Together, the data-quality concern is now closed on six independent fronts:

Within-poll digit symmetry (AN-013)
Within-candidate denominator stability (AN-014)
Clean independent baseline (+0.93 pp; not zero-shifted)
Negative opponent coefficient (zero-sum sponsor effect, not noise)
Quality-proxy distribution + clean-subset β (AN-015)
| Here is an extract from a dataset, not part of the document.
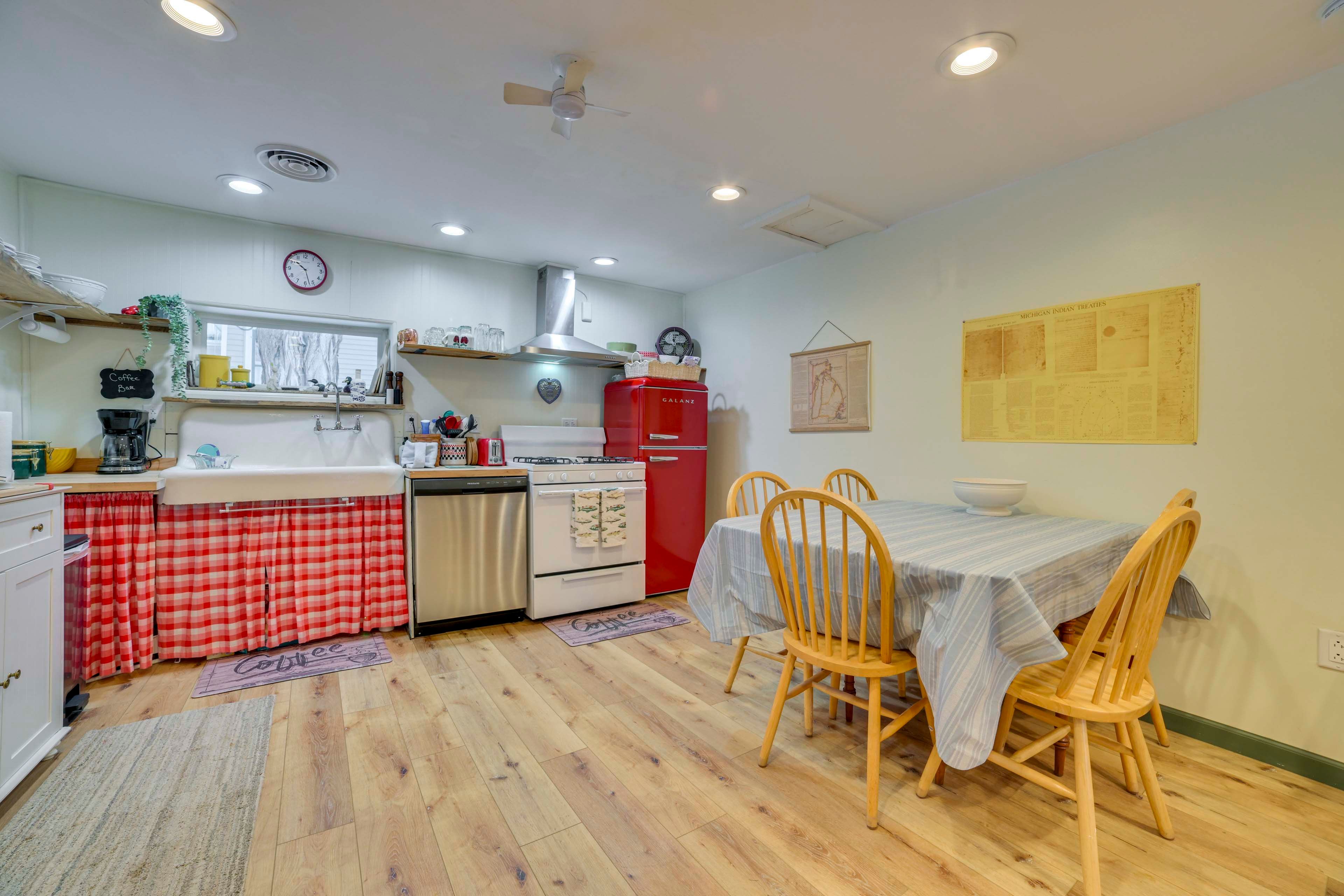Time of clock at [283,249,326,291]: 10:27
Within-firm β heterogeneity (AN-016) — the 46-pp cross-firm spread is incompatible with a uniform extraction bias

Follow-ups

Customer-mix-sorting refresh (extension, high paper-value). AN-007 ran a cross-section regression of per-pollster β on candidate-share of customer mix using 11 institutes. AN-016 expands the per-firm β table to 31 firms with usable estimates. Refresh AN-007's slope with the larger sample; the relationship should be sharper and the SE tighter. Suggested edit: rerun source/analysis/pollster_customer_mix.py reading the AN-016 β table.
Industry-segmentation framing for the paper note (blind spot, high paper-value). The β = sd 10.3 cross-firm dispersion is a substantive finding the headline number obscures. The paper note's framing should explicitly distinguish the average effect (+7.85) from the dramatic between-firm dispersion. The implied policy reading shifts from "polling industry has a bias problem" to "polling industry is segmented; the bias problem lives in a subset of niche firms." Suggested footnote: cite AN-016 §Results and the forest plot.
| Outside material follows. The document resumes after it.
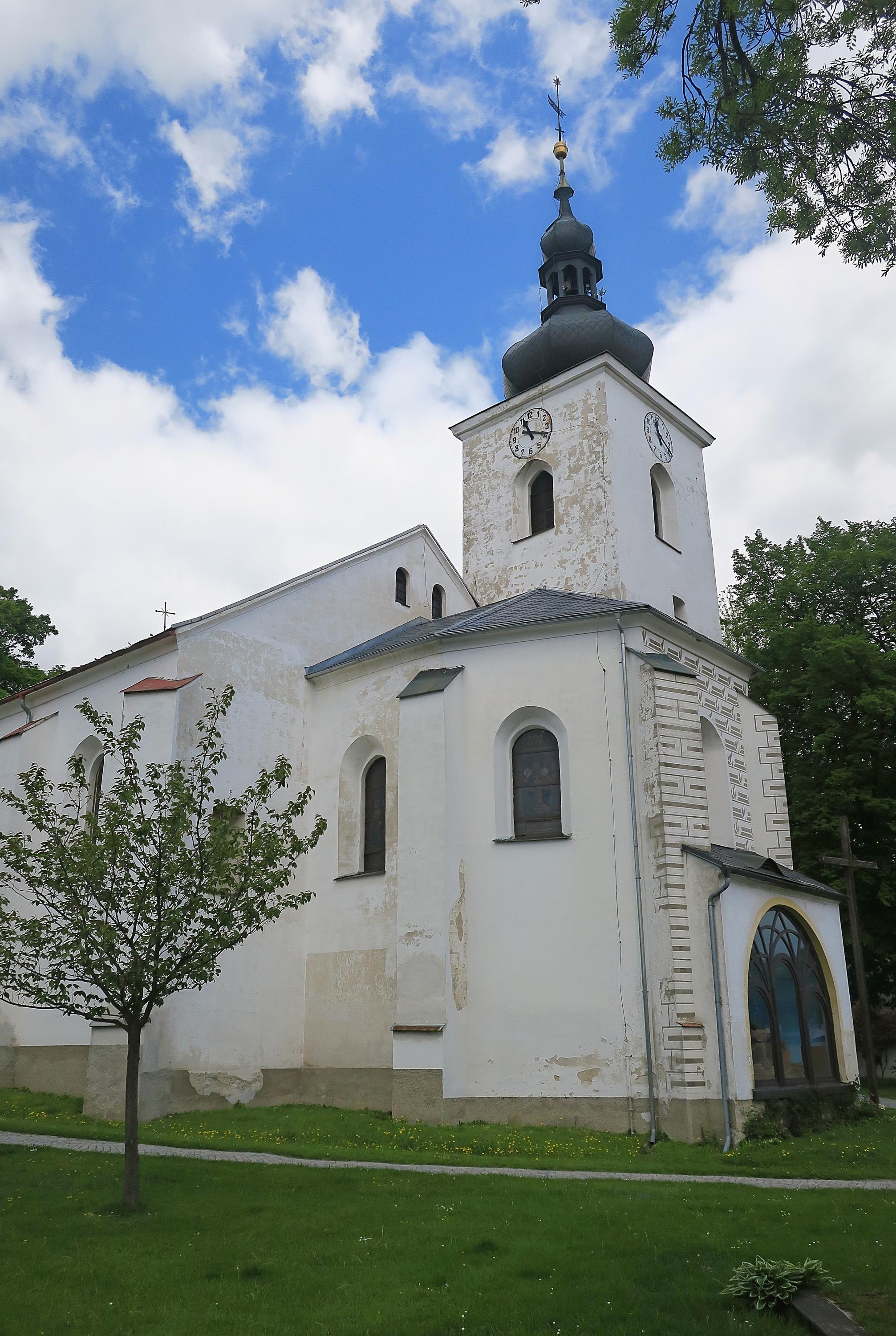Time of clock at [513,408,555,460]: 11:18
Hand-validation prioritization (refinement of the queued TODO). The hand-validation TODO should prioritize sampling polls from the high-β firms (METHODUS, CAMARGO, INTENÇÃO, RADAR) — if those firms' sponsored-poll PDFs do look qualitatively different, that would be an interesting finding. Conversely, sampling from CENSUS / IIP / Verita where β ≈ 0 would confirm extraction is working as expected on the big firms.
Heterogeneity by firm size (extension). AN-016 shows large firms have low β. Formal test: regress per-firm β on log(n_polls_total). If a clean monotone relationship exists, it's a reportable "size as discipline" finding.